Muraki M, Harata K, Sugita N, Sato K
Biomolecules Department, National Institute of Bioscience and Human Technology, Ibaraki, Japan.
Biochemistry. 1996 Oct 22;35(42):13562-7. doi: 10.1021/bi9613180.
In order to reveal the origin of carbohydrate recognition specificity of human lysozyme by clarifying the difference in the binding mode of ligands in the active site, the inactivation of human lysozyme by 2',3'-epoxypropyl beta-glycoside derivatives of the disaccharides, N,N'-diacetylchitobiose [GlcNAc-beta-(1-->4)-GlcNAc] and N-acetyllactosamine [Gal-beta-(1-->4)-GlcNAc], was investigated and the three-dimensional structures of the affinity-labeled enzymes were determined by X-ray crystallography at 1.7 A resolution. Under the conditions comprising 2.0 x 10(-3) M labeling reagent and 1.0 x 10(-5) M human lysozyme at pH 5.4, 37 degrees C, the reaction time required to reduce the lytic activity against Micrococcus luteus cells to 50% of its initial activity was lengthened by 3.7 times through the substitution of the nonreducing end sugar residue, GlcNAc to Gal. The refined structure of human lysozyme labeled by 2',3'-epoxypropyl beta-glycoside derivatives of N,N'-diacetylchitobiose (HL/NAG-NAG-EPO complex) indicated that the interaction mode of the N,N'-diacetylchitobiose moiety in substites B and C in this study was essentially the same as in the case of the complex of human lysozyme with the free ligand. On the other hand, the hydrogen-bonding pattern and the stacking interaction at subsite B were remarkably different between the HL/NAG-NAG-EPO complex and human lysozyme labeled by the 2',3'-epoxypropyl beta-glycoside of N-acetyllactosamine (HL/GAL-NAG-EPO complex).

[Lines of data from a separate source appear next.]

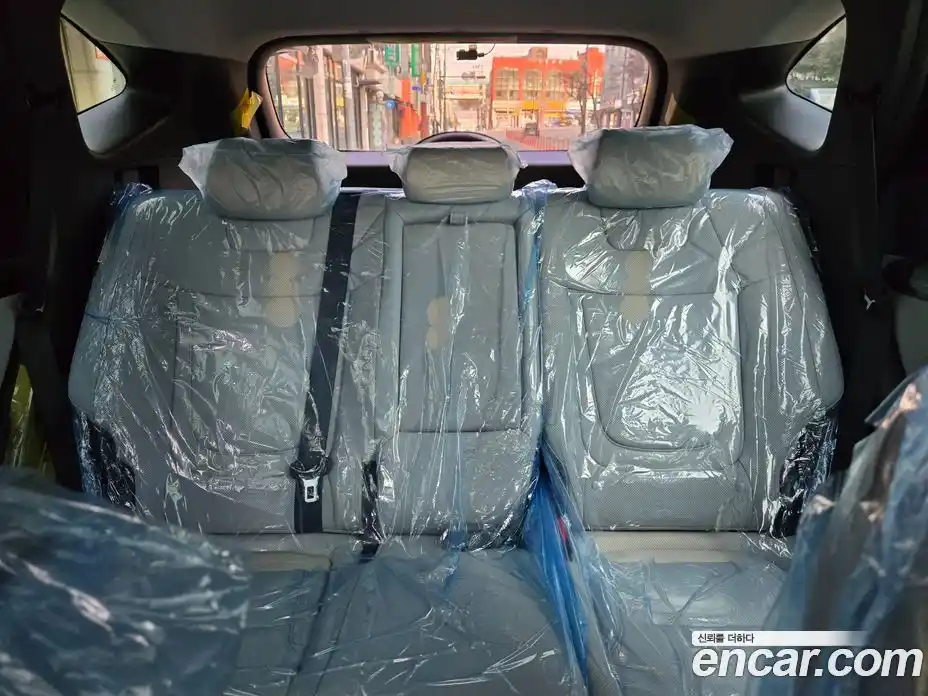 Hyundai Tucson 2026 1.6 Автомат в Москве № 46681, фото 9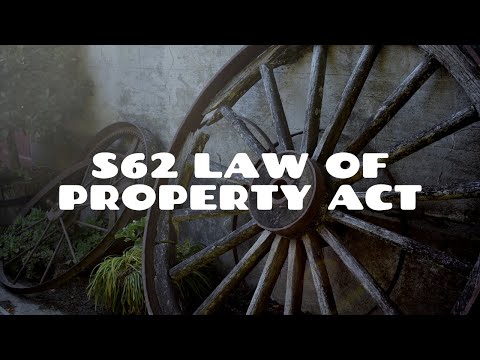 Understanding the Significance of the 79 Law of Property Act 1925 in Property Rights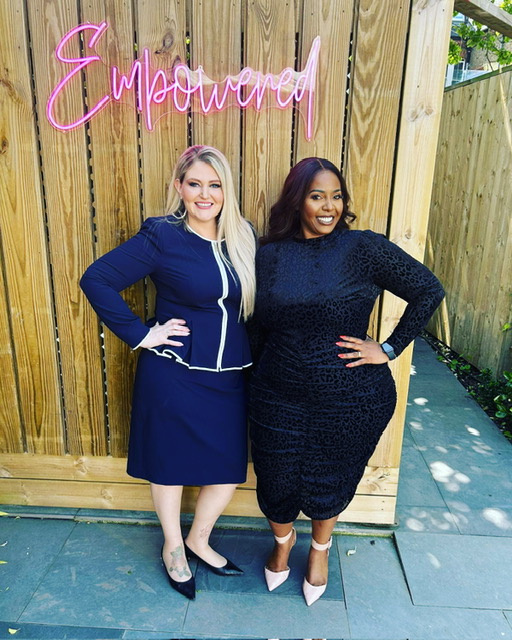 Gina's Post Childbirth Transformation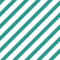 Diagonal Stripe Fabric - Atoll - ineedfabric.com
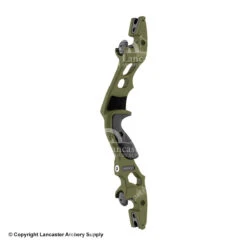 Hoyt Satori Traditional 19" ILF Recurve Riser -Bow Shop 2560892 wilderness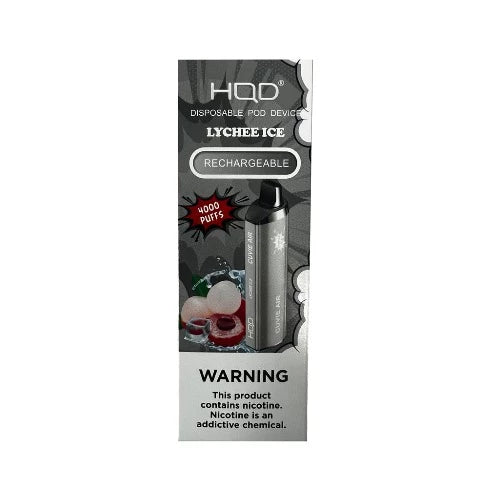 HQD Cuvie AIR Disposable Vape - Smoking Vibes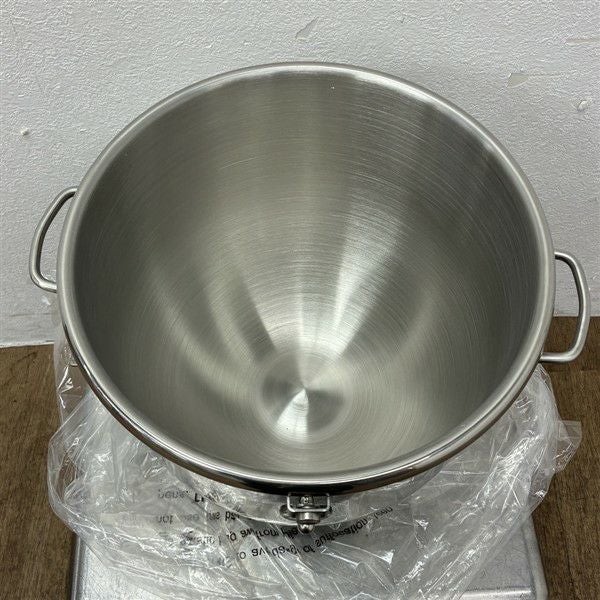 ホバート　ボウル ホバート ステンレスボウル(1) BOWL-HL20P | 無限堂厨房ネットショップ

The reduced number of possible hydrogen bonds as well as the less favorable stacking between the side chain of Tyr63 in human lysozyme and the galactose residue in the HL/GAL-NAG-EPO complex reasonably explained the less efficient ability of the 2',3'-epoxypropyl beta-glycoside of N-acetyllactosamine as compared to that of N,N'-diacetylchitobiose as an affinity labeling reagent toward human lysozyme.
为了通过阐明活性位点中配体结合模式的差异来揭示人溶菌酶碳水化合物识别特异性的起源,研究了二糖N,N'-二乙酰壳二糖[GlcNAc-β-(1→4)-GlcNAc]和N-乙酰乳糖胺[Gal-β-(1→4)-GlcNAc]的2',3'-环氧丙基β-糖苷衍生物对人溶菌酶的失活作用,并通过X射线晶体学在1.7 Å分辨率下测定了亲和标记酶的三维结构。在pH 5.4、37℃条件下,标记试剂浓度为2.0×10⁻³ M、人溶菌酶浓度为1.0×10⁻⁵ M时,通过将非还原端糖残基从GlcNAc替换为Gal,使针对藤黄微球菌细胞的溶菌活性降低至其初始活性50%所需的反应时间延长了3.7倍。N,N'-二乙酰壳二糖的2',3'-环氧丙基β-糖苷衍生物标记的人溶菌酶(HL/NAG-NAG-EPO复合物)的精细结构表明,本研究中取代位点B和C中的N,N'-二乙酰壳二糖部分的相互作用模式与游离配体与人溶菌酶复合物的情况基本相同。另一方面,HL/NAG-NAG-EPO复合物与人溶菌酶被N-乙酰乳糖胺的2',3'-环氧丙基β-糖苷标记(HL/GAL-NAG-EPO复合物)相比,位点B处的氢键模式和堆积相互作用存在显著差异。人溶菌酶中Tyr63侧链与HL/GAL-NAG-EPO复合物中半乳糖残基之间可能的氢键数量减少以及堆积不太有利,合理地解释了N-乙酰乳糖胺的2',3'-环氧丙基β-糖苷与人溶菌酶相比,作为亲和标记试剂的效率较低。